[Items]:
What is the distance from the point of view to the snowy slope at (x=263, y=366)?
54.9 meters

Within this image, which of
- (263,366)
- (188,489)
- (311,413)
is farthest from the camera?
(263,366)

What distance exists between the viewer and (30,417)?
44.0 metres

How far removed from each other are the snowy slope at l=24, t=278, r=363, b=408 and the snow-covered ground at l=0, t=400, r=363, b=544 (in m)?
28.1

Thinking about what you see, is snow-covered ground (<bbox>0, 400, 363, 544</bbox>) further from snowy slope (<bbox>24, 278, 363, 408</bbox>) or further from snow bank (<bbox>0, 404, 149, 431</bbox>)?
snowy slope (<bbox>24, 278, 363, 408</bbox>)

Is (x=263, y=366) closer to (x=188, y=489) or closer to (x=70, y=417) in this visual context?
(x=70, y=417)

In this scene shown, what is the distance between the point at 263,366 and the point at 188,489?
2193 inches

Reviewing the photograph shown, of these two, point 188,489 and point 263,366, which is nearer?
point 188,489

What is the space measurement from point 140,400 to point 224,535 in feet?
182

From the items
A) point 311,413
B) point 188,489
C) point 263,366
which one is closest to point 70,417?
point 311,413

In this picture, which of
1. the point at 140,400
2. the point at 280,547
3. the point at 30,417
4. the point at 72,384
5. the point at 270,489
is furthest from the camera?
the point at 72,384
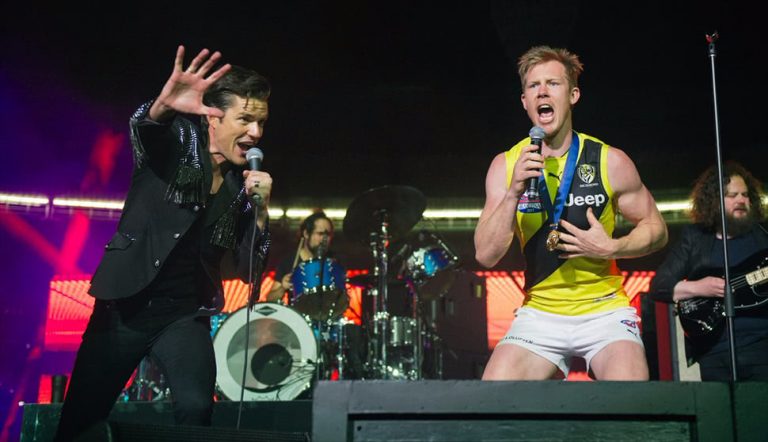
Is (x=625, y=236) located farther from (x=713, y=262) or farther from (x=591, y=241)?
(x=713, y=262)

[What you should do]: Extract all of the material above word for word. Leave the pictures out of your answer.

[Final result]:
What is the distance from the point of view to the snowy slope at (x=263, y=366)?
54.9 meters

Within this image, which of
- (263,366)
- (188,489)
- (311,413)
is farthest from the camera?
(263,366)

What distance exists between the viewer and (30,417)?
44.0 metres

How far removed from each other are the snowy slope at l=24, t=278, r=363, b=408 and the snow-covered ground at l=0, t=400, r=363, b=544 (in m)?
28.1

Thinking about what you see, is snow-covered ground (<bbox>0, 400, 363, 544</bbox>) further from snowy slope (<bbox>24, 278, 363, 408</bbox>) or further from snow bank (<bbox>0, 404, 149, 431</bbox>)?
snowy slope (<bbox>24, 278, 363, 408</bbox>)

Is (x=263, y=366) closer to (x=188, y=489) or closer to (x=70, y=417) in this visual context?
(x=70, y=417)

In this scene shown, what is the distance between the point at 263,366 and the point at 188,489?
2193 inches

Reviewing the photograph shown, of these two, point 188,489 and point 263,366, which is nearer?
point 188,489

What is the space measurement from point 140,400 to point 224,535 in feet?
182

From the items
A) point 311,413
B) point 188,489
C) point 263,366
which one is closest to point 70,417?
point 311,413

In this picture, which of
1. the point at 140,400
2. the point at 280,547
3. the point at 30,417
4. the point at 72,384
5. the point at 270,489
is furthest from the camera?
the point at 72,384
Is (x=625, y=236) located farther from (x=713, y=262) or farther from (x=591, y=241)?
(x=713, y=262)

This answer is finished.